[Exercise requirements]: Format the lines as a JSON list of strings, one string per line, with blank lines omitted. Cover only the lines starting at the first line of the rows below and ending at the line containing "1689 millimetres", both of those lines included.

[Extracted material]:
— Begin —

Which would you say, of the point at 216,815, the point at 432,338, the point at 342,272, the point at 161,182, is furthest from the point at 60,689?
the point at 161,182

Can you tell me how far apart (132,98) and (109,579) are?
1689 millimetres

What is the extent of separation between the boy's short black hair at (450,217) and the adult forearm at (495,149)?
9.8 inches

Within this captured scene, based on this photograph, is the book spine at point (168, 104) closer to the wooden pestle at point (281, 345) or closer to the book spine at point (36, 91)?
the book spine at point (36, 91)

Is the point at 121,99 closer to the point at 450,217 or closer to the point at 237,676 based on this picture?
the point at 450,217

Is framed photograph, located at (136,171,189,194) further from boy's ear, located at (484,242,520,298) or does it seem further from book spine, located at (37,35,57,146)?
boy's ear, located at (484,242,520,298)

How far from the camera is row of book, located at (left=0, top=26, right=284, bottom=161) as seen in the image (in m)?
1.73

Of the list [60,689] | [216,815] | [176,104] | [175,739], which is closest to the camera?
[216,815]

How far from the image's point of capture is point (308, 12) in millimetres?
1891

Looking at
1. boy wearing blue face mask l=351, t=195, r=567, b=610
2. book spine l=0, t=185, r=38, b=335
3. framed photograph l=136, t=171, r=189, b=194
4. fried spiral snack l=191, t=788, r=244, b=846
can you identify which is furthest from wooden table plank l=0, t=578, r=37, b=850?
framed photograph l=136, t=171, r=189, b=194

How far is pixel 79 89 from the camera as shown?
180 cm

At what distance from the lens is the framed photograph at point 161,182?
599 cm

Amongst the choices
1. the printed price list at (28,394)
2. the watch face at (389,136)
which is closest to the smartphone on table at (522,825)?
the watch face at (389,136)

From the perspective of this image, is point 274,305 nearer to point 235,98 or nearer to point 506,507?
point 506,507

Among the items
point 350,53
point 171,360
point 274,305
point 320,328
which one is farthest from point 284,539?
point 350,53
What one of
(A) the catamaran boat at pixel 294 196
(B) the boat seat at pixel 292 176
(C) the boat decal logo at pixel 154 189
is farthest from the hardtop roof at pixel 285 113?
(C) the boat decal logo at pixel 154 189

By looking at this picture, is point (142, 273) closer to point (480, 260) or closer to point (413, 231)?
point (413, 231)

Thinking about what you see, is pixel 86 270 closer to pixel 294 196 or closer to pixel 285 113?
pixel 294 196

— End —

[Solution to this exercise]:
[
  "Which would you say, of the point at 216,815, the point at 432,338, the point at 342,272, the point at 161,182, is furthest from the point at 60,689?",
  "the point at 161,182",
  "Can you tell me how far apart (132,98) and (109,579) are?",
  "1689 millimetres"
]